CFIN-FM
- Lac-Etchemin, Quebec, Canada; Canada;
- Frequency: 100.5 MHz
- Branding: Passion FM

Ownership
- Owner: Radio Bellechasse

History
- First air date: 1992/03/27

Technical information
- Class: B
- ERP: 9.6 kWs
- HAAT: 206 meters (676 ft)

= CFIN-FM =

Radio station in Lac-Etchemin, Quebec, Canada

CFIN-FM is a French-language Canadian radio station located in Lac-Etchemin, Quebec.

It broadcasts on 100.5 MHz with an effective radiated power of 9,600 watts (class B) using an omnidirectional antenna.

The station has a variety format and operates under a community radio licence. CFIN-FM received approval in 1991 and went on the air on march 27th,1992. One of their most famous shows was the weekly "Son Noir des Nuits Blanches", mainly a classic-rock show broadcast on Saturday nights from midnight to 2 A.M. from 1993 to 1998.

CFIN-FM operates four rebroadcasters. The most powerful one, CFIN-FM-1, is located in Armagh, and broadcasts on 103.9 MHz with an effective radiated power of 1,390 watts (class A) using an omnidirectional antenna. The other ones all broadcast on 105.5 MHz using a directional antenna with a peak effective radiated power of 50 watts (class LP); these rebroadcasters are:
- CFIN-FM-2 in Saint-Malachie,
- CFIN-FM-3 in Saint-Anselme and
- CFIN-FM-4 in Saint-Jean-d'Orléans. Their average effective radiated power is respectively 34, 32 and 35 watts.

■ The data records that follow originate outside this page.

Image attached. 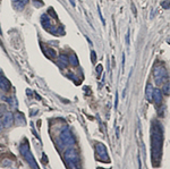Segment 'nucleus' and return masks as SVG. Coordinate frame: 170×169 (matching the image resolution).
<instances>
[{
    "instance_id": "nucleus-5",
    "label": "nucleus",
    "mask_w": 170,
    "mask_h": 169,
    "mask_svg": "<svg viewBox=\"0 0 170 169\" xmlns=\"http://www.w3.org/2000/svg\"><path fill=\"white\" fill-rule=\"evenodd\" d=\"M20 153H22V156L26 159L27 163H29V166L32 167V168H35L38 169L39 168V166L36 165L35 160H34V158H33L32 153H31V151H29V145H27L26 143H24V144H22V145L20 146Z\"/></svg>"
},
{
    "instance_id": "nucleus-8",
    "label": "nucleus",
    "mask_w": 170,
    "mask_h": 169,
    "mask_svg": "<svg viewBox=\"0 0 170 169\" xmlns=\"http://www.w3.org/2000/svg\"><path fill=\"white\" fill-rule=\"evenodd\" d=\"M41 22H42V25L44 29H47L48 31H51V27H52V23H51V20L49 18V16L47 15V14H43L42 17H41Z\"/></svg>"
},
{
    "instance_id": "nucleus-3",
    "label": "nucleus",
    "mask_w": 170,
    "mask_h": 169,
    "mask_svg": "<svg viewBox=\"0 0 170 169\" xmlns=\"http://www.w3.org/2000/svg\"><path fill=\"white\" fill-rule=\"evenodd\" d=\"M153 76L158 85H162L168 81L167 70L163 66H157L153 70Z\"/></svg>"
},
{
    "instance_id": "nucleus-19",
    "label": "nucleus",
    "mask_w": 170,
    "mask_h": 169,
    "mask_svg": "<svg viewBox=\"0 0 170 169\" xmlns=\"http://www.w3.org/2000/svg\"><path fill=\"white\" fill-rule=\"evenodd\" d=\"M3 123H2V120H0V132H1V131H2V128H3Z\"/></svg>"
},
{
    "instance_id": "nucleus-10",
    "label": "nucleus",
    "mask_w": 170,
    "mask_h": 169,
    "mask_svg": "<svg viewBox=\"0 0 170 169\" xmlns=\"http://www.w3.org/2000/svg\"><path fill=\"white\" fill-rule=\"evenodd\" d=\"M3 126L5 127H10L14 124V116L11 113H7L5 116H3Z\"/></svg>"
},
{
    "instance_id": "nucleus-2",
    "label": "nucleus",
    "mask_w": 170,
    "mask_h": 169,
    "mask_svg": "<svg viewBox=\"0 0 170 169\" xmlns=\"http://www.w3.org/2000/svg\"><path fill=\"white\" fill-rule=\"evenodd\" d=\"M65 160L67 163V167L69 168H77L78 167V153L76 152V150L69 149L65 152Z\"/></svg>"
},
{
    "instance_id": "nucleus-11",
    "label": "nucleus",
    "mask_w": 170,
    "mask_h": 169,
    "mask_svg": "<svg viewBox=\"0 0 170 169\" xmlns=\"http://www.w3.org/2000/svg\"><path fill=\"white\" fill-rule=\"evenodd\" d=\"M154 87L151 83H147L146 87H145V96H146L147 101H152V94H153Z\"/></svg>"
},
{
    "instance_id": "nucleus-13",
    "label": "nucleus",
    "mask_w": 170,
    "mask_h": 169,
    "mask_svg": "<svg viewBox=\"0 0 170 169\" xmlns=\"http://www.w3.org/2000/svg\"><path fill=\"white\" fill-rule=\"evenodd\" d=\"M13 2L15 5V7H16V9L22 10L27 3V0H13Z\"/></svg>"
},
{
    "instance_id": "nucleus-20",
    "label": "nucleus",
    "mask_w": 170,
    "mask_h": 169,
    "mask_svg": "<svg viewBox=\"0 0 170 169\" xmlns=\"http://www.w3.org/2000/svg\"><path fill=\"white\" fill-rule=\"evenodd\" d=\"M70 1V3H72L73 6H75V0H69Z\"/></svg>"
},
{
    "instance_id": "nucleus-15",
    "label": "nucleus",
    "mask_w": 170,
    "mask_h": 169,
    "mask_svg": "<svg viewBox=\"0 0 170 169\" xmlns=\"http://www.w3.org/2000/svg\"><path fill=\"white\" fill-rule=\"evenodd\" d=\"M47 53H48V55H50L51 57H56V51H55V50H52V49H48Z\"/></svg>"
},
{
    "instance_id": "nucleus-14",
    "label": "nucleus",
    "mask_w": 170,
    "mask_h": 169,
    "mask_svg": "<svg viewBox=\"0 0 170 169\" xmlns=\"http://www.w3.org/2000/svg\"><path fill=\"white\" fill-rule=\"evenodd\" d=\"M68 60H69V64H72L73 66H77V65H78V60H77L75 55H72V56L68 58Z\"/></svg>"
},
{
    "instance_id": "nucleus-6",
    "label": "nucleus",
    "mask_w": 170,
    "mask_h": 169,
    "mask_svg": "<svg viewBox=\"0 0 170 169\" xmlns=\"http://www.w3.org/2000/svg\"><path fill=\"white\" fill-rule=\"evenodd\" d=\"M95 151H96V156L100 158L101 161H103V162H108L109 156H108V151H107V148H105V144H102V143H96V144H95Z\"/></svg>"
},
{
    "instance_id": "nucleus-9",
    "label": "nucleus",
    "mask_w": 170,
    "mask_h": 169,
    "mask_svg": "<svg viewBox=\"0 0 170 169\" xmlns=\"http://www.w3.org/2000/svg\"><path fill=\"white\" fill-rule=\"evenodd\" d=\"M0 89L2 90V91H5V92H7V91H9L10 90L9 81L7 80L5 76H2L1 74H0Z\"/></svg>"
},
{
    "instance_id": "nucleus-12",
    "label": "nucleus",
    "mask_w": 170,
    "mask_h": 169,
    "mask_svg": "<svg viewBox=\"0 0 170 169\" xmlns=\"http://www.w3.org/2000/svg\"><path fill=\"white\" fill-rule=\"evenodd\" d=\"M59 65L61 67H67L69 64V60H68V57L66 56V55H60L59 56Z\"/></svg>"
},
{
    "instance_id": "nucleus-21",
    "label": "nucleus",
    "mask_w": 170,
    "mask_h": 169,
    "mask_svg": "<svg viewBox=\"0 0 170 169\" xmlns=\"http://www.w3.org/2000/svg\"><path fill=\"white\" fill-rule=\"evenodd\" d=\"M0 33H1V30H0Z\"/></svg>"
},
{
    "instance_id": "nucleus-16",
    "label": "nucleus",
    "mask_w": 170,
    "mask_h": 169,
    "mask_svg": "<svg viewBox=\"0 0 170 169\" xmlns=\"http://www.w3.org/2000/svg\"><path fill=\"white\" fill-rule=\"evenodd\" d=\"M161 5H162V7H163V8H166V9H168V8H169V6H170V1H163V2L161 3Z\"/></svg>"
},
{
    "instance_id": "nucleus-18",
    "label": "nucleus",
    "mask_w": 170,
    "mask_h": 169,
    "mask_svg": "<svg viewBox=\"0 0 170 169\" xmlns=\"http://www.w3.org/2000/svg\"><path fill=\"white\" fill-rule=\"evenodd\" d=\"M102 69H103V68H102L101 65H98V67H96V72H98V74H101Z\"/></svg>"
},
{
    "instance_id": "nucleus-4",
    "label": "nucleus",
    "mask_w": 170,
    "mask_h": 169,
    "mask_svg": "<svg viewBox=\"0 0 170 169\" xmlns=\"http://www.w3.org/2000/svg\"><path fill=\"white\" fill-rule=\"evenodd\" d=\"M59 140H60V142H61L64 148H70V146L74 145V143H75V140H74L72 133H70V131H69L68 128H65L60 133Z\"/></svg>"
},
{
    "instance_id": "nucleus-7",
    "label": "nucleus",
    "mask_w": 170,
    "mask_h": 169,
    "mask_svg": "<svg viewBox=\"0 0 170 169\" xmlns=\"http://www.w3.org/2000/svg\"><path fill=\"white\" fill-rule=\"evenodd\" d=\"M152 100L154 101L155 105H160L162 102V92L160 89H154L153 94H152Z\"/></svg>"
},
{
    "instance_id": "nucleus-17",
    "label": "nucleus",
    "mask_w": 170,
    "mask_h": 169,
    "mask_svg": "<svg viewBox=\"0 0 170 169\" xmlns=\"http://www.w3.org/2000/svg\"><path fill=\"white\" fill-rule=\"evenodd\" d=\"M91 57H92V63L95 64V61H96V56H95L94 51H91Z\"/></svg>"
},
{
    "instance_id": "nucleus-1",
    "label": "nucleus",
    "mask_w": 170,
    "mask_h": 169,
    "mask_svg": "<svg viewBox=\"0 0 170 169\" xmlns=\"http://www.w3.org/2000/svg\"><path fill=\"white\" fill-rule=\"evenodd\" d=\"M151 151H152V165L159 166L162 154V144H163V131L160 123L154 122L152 125L151 134Z\"/></svg>"
}]
</instances>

The call sign CFIN-FM was previously used by an unrelated defunct private station in Coaticook which operated from 1984 to 1987. That station had to close after the Canadian Radio-television and Telecommunications Commission refused to renew its licence.

The station is a member of the Association des radiodiffuseurs communautaires du Québec.